Red and black may not exist objectively as such, but a difference between what corresponds externally to our red and our black must exist; otherwise, we would be the creators of this difference. And then there are innumerable nuances of red or any other color in general. Again, if we do not believe we are almighty wizards, those shades are not creations of our minds but must be given to us.
The Newtonian theory of light teaches us that colors are waves and that the quality of a color does not exist in truth, but it is only that waves of light pervade external space. We are thus bathed in a myriad of different luminous waves.
However, we can only grasp colors with the surfaces on which they are spread. This is why we say that colors belong to things and are their attributes. This means that we are unable to grasp a color if it is not associated with something consistent and is ineffable, like a pure light wave.
The color must be located in a spot and not spread throughout the universe. This is why it is not by accident that common speech tells us that colors belong to things.
Be that as it may, those waves coming from the colored surfaces of things are expressions of some interactions between light waves and the material things on which they are spread, or are direct results of the emanation of those material bodies. The red apple is not dyed red, but its redness emanates from the apple itself. In this regard, the redness is its quality, or, as the ancients said, its way of being. Qualities are ways of being.
We find thus that one of the Kantian categories cannot belong only to the human mind but must have an objective correspondent, the category of substance and inherence, of one thing and its properties. The external stimulus must have a spatially located intensity in its action on us so that we may discern it; that is to say, it must somehow have a confined shape.
That means, also, that space cannot be exclusively a human a priori intuition, but rather is a precondition of Being itself. Things, in general, cannot interact with each other if they cannot locate each other and spot each other’s qualities. Whatever I experience as being different from me must be experienced in a different place than where I am.
Of course, this experience is not necessarily yet the fully articulated spatial experience we humans have. Kant rightly says that we cannot experience something if we do not think of it as a unity that supports all its attributes.
Now, the point is not only that we cannot experience it, but we could not even interact with it if it were not confined. So we need things around us to be material in order to make their experience: things that are unities and endowed with many properties. The Kantian productive imagination does not create the sensation but only what we could call the form of sensation, i.e., its continuity and space attribution, a form based on the a priori intuitions of time and space.
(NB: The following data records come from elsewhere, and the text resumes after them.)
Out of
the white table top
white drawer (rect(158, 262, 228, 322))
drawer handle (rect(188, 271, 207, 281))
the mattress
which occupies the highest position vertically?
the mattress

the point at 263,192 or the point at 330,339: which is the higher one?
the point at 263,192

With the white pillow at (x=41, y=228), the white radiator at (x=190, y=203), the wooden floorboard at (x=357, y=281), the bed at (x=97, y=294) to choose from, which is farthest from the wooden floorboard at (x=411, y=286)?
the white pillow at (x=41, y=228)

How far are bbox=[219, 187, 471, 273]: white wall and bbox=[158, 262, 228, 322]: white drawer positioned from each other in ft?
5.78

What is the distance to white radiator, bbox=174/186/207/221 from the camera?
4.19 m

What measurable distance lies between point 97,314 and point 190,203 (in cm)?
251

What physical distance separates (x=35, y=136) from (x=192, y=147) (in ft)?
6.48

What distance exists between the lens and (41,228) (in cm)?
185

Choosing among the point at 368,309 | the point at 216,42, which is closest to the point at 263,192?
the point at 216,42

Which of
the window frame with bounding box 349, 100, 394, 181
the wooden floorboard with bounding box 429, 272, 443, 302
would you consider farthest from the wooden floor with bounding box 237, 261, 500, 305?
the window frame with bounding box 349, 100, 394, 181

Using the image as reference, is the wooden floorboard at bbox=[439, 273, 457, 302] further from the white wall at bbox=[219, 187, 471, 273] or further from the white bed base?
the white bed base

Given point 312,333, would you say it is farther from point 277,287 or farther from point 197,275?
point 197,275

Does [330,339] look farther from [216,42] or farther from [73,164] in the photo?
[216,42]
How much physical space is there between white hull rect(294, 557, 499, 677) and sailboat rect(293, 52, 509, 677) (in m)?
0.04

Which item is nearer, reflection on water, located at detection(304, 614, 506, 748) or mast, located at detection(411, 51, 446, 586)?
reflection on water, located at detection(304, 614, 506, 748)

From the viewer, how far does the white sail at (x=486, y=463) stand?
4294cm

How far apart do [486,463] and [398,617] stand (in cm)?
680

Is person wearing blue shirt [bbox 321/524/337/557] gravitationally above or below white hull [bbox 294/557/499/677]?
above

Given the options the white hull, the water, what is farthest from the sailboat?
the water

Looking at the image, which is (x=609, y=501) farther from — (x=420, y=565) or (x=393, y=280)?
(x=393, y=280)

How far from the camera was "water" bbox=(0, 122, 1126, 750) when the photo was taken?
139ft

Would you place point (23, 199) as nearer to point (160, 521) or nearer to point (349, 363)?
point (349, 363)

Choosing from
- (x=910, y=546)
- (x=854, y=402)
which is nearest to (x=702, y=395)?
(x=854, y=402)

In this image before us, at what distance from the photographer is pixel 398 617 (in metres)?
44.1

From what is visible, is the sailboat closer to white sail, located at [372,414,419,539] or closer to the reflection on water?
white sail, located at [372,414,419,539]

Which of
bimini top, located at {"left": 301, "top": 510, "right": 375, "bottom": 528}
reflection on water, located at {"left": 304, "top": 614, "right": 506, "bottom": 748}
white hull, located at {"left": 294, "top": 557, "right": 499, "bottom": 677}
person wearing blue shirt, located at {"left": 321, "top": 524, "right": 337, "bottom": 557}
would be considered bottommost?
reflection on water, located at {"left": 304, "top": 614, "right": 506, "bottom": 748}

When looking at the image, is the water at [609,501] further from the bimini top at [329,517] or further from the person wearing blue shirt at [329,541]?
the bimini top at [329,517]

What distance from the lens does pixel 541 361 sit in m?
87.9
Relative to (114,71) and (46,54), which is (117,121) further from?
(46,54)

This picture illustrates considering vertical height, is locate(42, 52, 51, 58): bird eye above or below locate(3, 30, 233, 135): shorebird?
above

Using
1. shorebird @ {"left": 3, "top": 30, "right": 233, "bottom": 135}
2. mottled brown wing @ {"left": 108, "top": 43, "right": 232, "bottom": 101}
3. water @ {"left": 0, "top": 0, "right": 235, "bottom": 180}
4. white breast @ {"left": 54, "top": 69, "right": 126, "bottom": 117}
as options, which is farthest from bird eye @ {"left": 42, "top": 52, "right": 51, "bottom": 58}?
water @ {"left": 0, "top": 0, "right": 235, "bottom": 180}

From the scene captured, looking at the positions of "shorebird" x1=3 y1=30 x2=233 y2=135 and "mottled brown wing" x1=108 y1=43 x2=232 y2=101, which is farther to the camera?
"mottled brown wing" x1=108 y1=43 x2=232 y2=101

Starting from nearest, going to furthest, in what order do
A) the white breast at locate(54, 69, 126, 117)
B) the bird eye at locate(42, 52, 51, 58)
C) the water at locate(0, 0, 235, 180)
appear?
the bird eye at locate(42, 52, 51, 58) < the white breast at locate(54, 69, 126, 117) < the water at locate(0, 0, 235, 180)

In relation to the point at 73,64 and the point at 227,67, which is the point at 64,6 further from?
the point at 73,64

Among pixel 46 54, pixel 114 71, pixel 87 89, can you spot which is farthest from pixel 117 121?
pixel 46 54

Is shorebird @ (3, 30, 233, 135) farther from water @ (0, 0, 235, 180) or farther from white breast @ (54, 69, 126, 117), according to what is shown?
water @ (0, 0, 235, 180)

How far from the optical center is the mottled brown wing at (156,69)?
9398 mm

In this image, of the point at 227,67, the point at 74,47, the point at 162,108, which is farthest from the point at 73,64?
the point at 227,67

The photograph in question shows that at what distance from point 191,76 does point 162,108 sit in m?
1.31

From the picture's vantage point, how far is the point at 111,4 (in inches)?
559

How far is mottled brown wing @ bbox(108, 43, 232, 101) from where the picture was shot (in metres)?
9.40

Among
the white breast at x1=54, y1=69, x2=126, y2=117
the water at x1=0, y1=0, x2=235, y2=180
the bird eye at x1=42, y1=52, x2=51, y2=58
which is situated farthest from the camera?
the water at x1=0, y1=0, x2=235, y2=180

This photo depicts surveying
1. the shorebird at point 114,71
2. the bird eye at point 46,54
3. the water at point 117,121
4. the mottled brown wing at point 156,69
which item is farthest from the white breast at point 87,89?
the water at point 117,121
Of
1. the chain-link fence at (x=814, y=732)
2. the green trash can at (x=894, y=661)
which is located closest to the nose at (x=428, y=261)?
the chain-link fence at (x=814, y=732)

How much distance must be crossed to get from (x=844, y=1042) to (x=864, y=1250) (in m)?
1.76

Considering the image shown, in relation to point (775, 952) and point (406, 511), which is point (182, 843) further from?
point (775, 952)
However, the same thing happens here as with the famous problem of causality as a category of the human mind. Kant was criticized even during his lifetime in this respect. It was said that one could never have any experience if it were not attributed to real external things, because we should deny the objective causal action of things in themselves on human knowledge.
And Kant indeed accepted causality as a possible objective feature of things, as far as we call them noumena, that is to say things that are not given in our sensibility. But, in that case, he denied any connection with the intuition of time. This lack of connection stops us in fact from really knowing those things.
In the same way, we should say that spatiality – and with it form, i.e., property, too – must exist beyond the human mind, because otherwise we simply could not interact with things. It is not only that we could not have their experience as knowledge, but that nothing could act on us if it lacked (some sort of) spatiality, i.e., if it were not a somehow spatially confined center of action.
Of course, nothing from all this is thinkable once you fully enter the Kantian game and accept the premise that our sensations are just ‘matter’ of knowledge and, therefore, implicitly, they must have a chaotic character, which awaits the ordering power of human a priori capacities.
Kant seems to have apprehended these possibilities. This may be why he revised his approach in the second edition of his Critique of Pure Reason. Whereas in the first edition, he tried to show how human categories build themselves in our minds, in the second edition, he seems to abandon this track, being interested instead in the critical dimension of his approach, namely in showing how these categories are the necessary elements of our knowledge and why they limit our knowledge to our experience.
Such an interpretation is compatible with his claim that there exists a history of pure reason, namely that humans develop their knowledge, and in this knowledge, their concepts become more and more accurate, aiming at reaching the ‘sure path of science.’ But on the other hand, such a hypothesis also allows continuity with German Idealism, especially with Hegel and his historical understanding of philosophy.